Hikaru nodded. "There isn't anyone named Christine employed by the Parks Service in Yosemite," he said. "But it's not uncommon for people to use a different name than the one they have to put on legal documents. She didn't give you another name?"
Nyota shook her head. She would have remembered that. "She told me she works for the Parks Service, and that she's stationed out there to watch for any sign of poaching." She had already told him that, but he had asked, so she repeated it. Maybe he misunderstood her the first time.
"How long did she say she had been stationed out there?" He asked. "A week, two weeks?"
"She didn't say, exactly," Nyota said. "But the way she talked about it, it sounded like she was out there year-round. So at least since winter."

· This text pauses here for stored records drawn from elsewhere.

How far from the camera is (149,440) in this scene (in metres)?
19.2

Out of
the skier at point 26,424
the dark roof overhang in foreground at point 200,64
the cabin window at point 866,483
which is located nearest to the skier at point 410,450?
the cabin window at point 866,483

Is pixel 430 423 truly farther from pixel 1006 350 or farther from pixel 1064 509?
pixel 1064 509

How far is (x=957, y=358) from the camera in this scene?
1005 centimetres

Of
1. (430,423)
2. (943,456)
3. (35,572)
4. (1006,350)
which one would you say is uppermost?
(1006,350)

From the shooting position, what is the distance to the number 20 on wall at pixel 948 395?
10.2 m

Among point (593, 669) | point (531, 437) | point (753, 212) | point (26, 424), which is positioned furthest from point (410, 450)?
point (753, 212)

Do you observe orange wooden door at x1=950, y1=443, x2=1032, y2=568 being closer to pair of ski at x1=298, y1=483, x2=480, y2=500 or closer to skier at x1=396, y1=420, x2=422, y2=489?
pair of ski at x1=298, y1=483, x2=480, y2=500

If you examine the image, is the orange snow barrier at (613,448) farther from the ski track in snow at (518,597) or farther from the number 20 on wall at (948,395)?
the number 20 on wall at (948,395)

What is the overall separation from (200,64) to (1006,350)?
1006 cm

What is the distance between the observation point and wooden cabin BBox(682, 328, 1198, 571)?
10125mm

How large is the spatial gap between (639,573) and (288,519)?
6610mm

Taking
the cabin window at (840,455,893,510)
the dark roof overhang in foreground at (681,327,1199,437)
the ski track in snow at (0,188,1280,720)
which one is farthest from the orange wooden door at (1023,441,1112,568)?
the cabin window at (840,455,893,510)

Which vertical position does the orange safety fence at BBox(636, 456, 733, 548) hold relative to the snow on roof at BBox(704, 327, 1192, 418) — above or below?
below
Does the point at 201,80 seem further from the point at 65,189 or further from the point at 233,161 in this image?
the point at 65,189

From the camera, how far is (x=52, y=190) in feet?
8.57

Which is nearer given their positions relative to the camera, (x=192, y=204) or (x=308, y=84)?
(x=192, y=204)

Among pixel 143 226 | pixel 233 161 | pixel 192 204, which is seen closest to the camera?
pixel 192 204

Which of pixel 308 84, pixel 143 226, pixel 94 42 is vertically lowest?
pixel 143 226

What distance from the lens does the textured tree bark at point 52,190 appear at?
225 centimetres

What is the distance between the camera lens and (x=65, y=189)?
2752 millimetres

Hikaru's mouth formed a tight line. Nyota knew he had made up his mind about Christine, but repeated his last question anyways, as if that could have turned the tides. "What does she look like?"
"White lady, thin. She looks pretty distinct, actually. Her hair is white and she has yellow eyes. And I mean yellow yellow," she said.

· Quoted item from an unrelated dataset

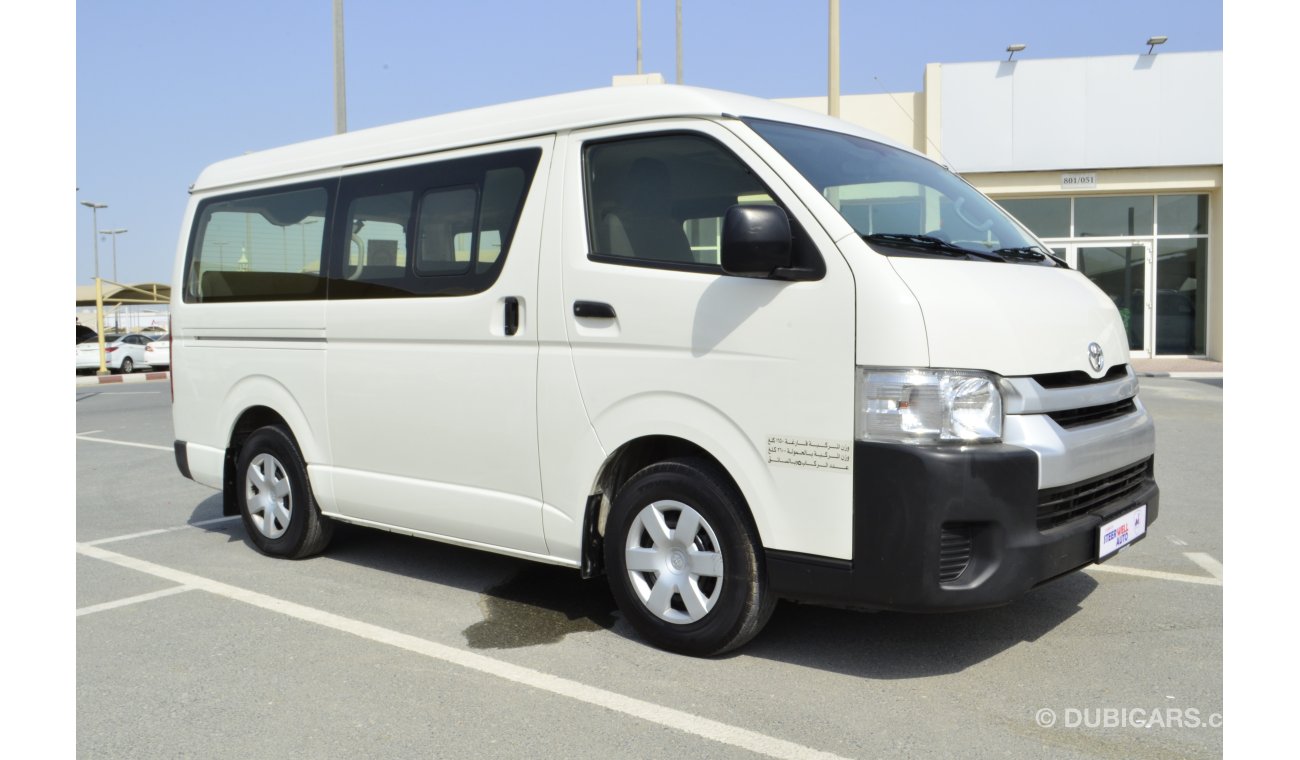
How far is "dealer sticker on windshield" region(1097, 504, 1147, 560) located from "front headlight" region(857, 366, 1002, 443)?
0.74 meters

"White hair and yellow eyes," Hikaru mused under his breath. He let out a bemused huff. "Sounds almost like..." He shook his head, and met Nyota's eyes. "Look, Nyota. I don't know who you met out there. But she isn't Park staff, and she isn't out there surveilling for poachers."
Nyota had seen this coming, but hearing him say it definitively made her chest tighten as all hope of Christine actually being who she said she was vanished. "Then... Who is she?" She asked weakly.
Shaking his head sympathetically, Hikaru said, "I don't know. She could be anyone. I don't know what anyone would be doing living out in the wilderness, off the radar like that. Unless she was running from something, or had something to hide."
Something to hide.
Nyota's jaw clenched tight as she stood up, eyes hardening. "Right. Something to hide," she repeated through her gritted teeth. She turned and strode out of the break room, and back the way they came, pushing the exit open with an unnecessary force.
"Nyota, wait," Hikaru called, chasing after her as she stormed down the service road back to the gate where she left Janice's truck. "Don't go out there and confront her on your own, you don't know who she is. She could be dangerous." But his words fell on deaf ears as she got into the truck, throwing it into a speedy reverse as soon as the engine roared to life. She sped down the highway to the Ostrander Lake trail-head, her entire being ablaze.